# Robust DuplicateFreeQ for numerical data

I am looking for a fast and robust DuplicateFreeQ equivalent for numerical data. Floating point numbers should normally be compared with some tolerance, as Equal and SameQ do.

Has anyone implemented such a function and considered all the edge cases?

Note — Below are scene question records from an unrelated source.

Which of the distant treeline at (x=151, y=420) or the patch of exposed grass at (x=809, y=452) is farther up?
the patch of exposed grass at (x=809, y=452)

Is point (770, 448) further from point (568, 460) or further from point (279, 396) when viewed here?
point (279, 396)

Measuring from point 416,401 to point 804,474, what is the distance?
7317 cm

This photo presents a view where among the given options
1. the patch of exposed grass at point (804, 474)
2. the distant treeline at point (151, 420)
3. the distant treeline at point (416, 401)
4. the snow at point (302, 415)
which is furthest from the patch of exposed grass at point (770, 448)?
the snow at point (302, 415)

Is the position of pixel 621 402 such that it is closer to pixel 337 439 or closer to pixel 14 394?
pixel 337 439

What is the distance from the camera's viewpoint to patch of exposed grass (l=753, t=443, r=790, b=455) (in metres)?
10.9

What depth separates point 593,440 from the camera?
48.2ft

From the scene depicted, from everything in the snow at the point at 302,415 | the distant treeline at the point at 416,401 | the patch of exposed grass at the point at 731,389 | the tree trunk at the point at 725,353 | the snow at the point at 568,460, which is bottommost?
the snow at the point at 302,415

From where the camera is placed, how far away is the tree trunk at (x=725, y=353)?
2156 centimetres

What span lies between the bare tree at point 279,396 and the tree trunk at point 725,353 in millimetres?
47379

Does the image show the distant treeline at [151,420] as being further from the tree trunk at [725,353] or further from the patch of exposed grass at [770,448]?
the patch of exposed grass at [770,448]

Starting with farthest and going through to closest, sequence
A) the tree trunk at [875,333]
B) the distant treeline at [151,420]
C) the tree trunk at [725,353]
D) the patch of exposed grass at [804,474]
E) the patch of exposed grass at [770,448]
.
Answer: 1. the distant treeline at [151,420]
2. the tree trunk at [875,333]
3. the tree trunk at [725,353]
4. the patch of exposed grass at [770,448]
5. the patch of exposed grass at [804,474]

Here's a slow but simple implementation to get the ball rolling:

numericDuplicateFreeQ[data_] :=
With[{sorted = Sort@N[data]},
]


The function should be capable of at least the following:

• If there are any two 'equal' list elements, return False. Otherwise, return True.
• Work with any ArrayQ[#, _, NumericQ]& data (although a version that only works with lists of numbers is already useful).
• Compare like Equal does (or in a similar way), with adjustable tolerance (see Internal$EqualTolerance). • It must work with at least machine precision numbers. Ideally, it would work with any exact, arbitrary precision or machine precision numbers, but this may be more difficult to implement. • Why is this difficult? The data may contain exact or floating point numbers, equality needs to be handled properly. The data may contain machine precision or arbitrary precision numbers. – Szabolcs Oct 26 '18 at 10:43 • Even if we restrict the data to machine precision floating point only, we need to compute some sort of relative difference. There is an edge case for near-zero numbers. Better, we need to compute a difference in ulps. Doing that with good performance is not trivial. – Szabolcs Oct 26 '18 at 10:45 • I haven't done any performance tests, but maybe something that uses LengthWhile and Sort would work? E.g., Block[{x}, LengthWhile[Sort[data], Not[TrueQ[x == (x = #)]] &]] (and then testing if it's the same length as data, of course). – Sjoerd Smit Oct 26 '18 at 13:37 • Never mind, LengthWhile is actually slower than MapThread here. I can beat MapThread by about a factor of 2 on machine precision arrays with either Split or a compiled Do loop (using Catch/Throw or Break to abort once a duplicate is found). That's the best I managed. A rather substantial portion of the time goes into sorting the list, but I don't know of a good method that can skip the sorting step. – Sjoerd Smit Oct 26 '18 at 14:18 ## 2 Answers Is anything wrong with OrderedQ[Sort@N@data, Less]? SeedRandom[0] data = RandomReal[1, 10^6]; Internal$EqualTolerance = 2;
OrderedQ[Sort@N@data, Less] // RepeatedTiming

Internal\$EqualTolerance = 7;
OrderedQ[Sort@N@data, Less] // RepeatedTiming

{0.3581, True}

{0.1785, False}

• This is actually pretty good! – Szabolcs Oct 29 '18 at 6:18
• One issue is that it only uses machine precision. Now that is not an issue for the specific application I had in mind, but it would be nice to handle arbitrary precision numbers too. That can actually be done by removing N and replacing Less with TrueQ @* Less, at the cost of a 2x slowdown. The assumption is still that we have NumericQ data. – Szabolcs Oct 29 '18 at 6:41

This has 0 problems, but for vectors maybe you could do something like:

dupFreeQ[d_, tol_] := With[{s = Sort @ N @ d},
FreeQ[0] @ Chop[Rest[s]/Most[s] - 1, tol]
]


Example:

data = RandomReal[{1, 1 + 10^-3}, 10^6];

dupFreeQ[data, 10^-14] //AbsoluteTiming
numericDuplicateFreeQ[data] //AbsoluteTiming


{0.246441, False}

{0.525652, False}

dupFreeQ[data, 5 10^-16] //AbsoluteTiming


{0.274373, True}

Another idea is to use Nearest:

Nearest[N @ data -> "Index", data] //OrderedQ //AbsoluteTiming


{0.278319, True}

vs:

data = RandomReal[{1, 1 + 10^-5}, 10^6];

Nearest[N @ data -> "Index", data] //OrderedQ //AbsoluteTiming
`

{0.519298, False}

although this will be slow if there are lots of duplicates, and there is no tolerance control. On the other hand, I think this kind of approach will be more robust for higher order arrays.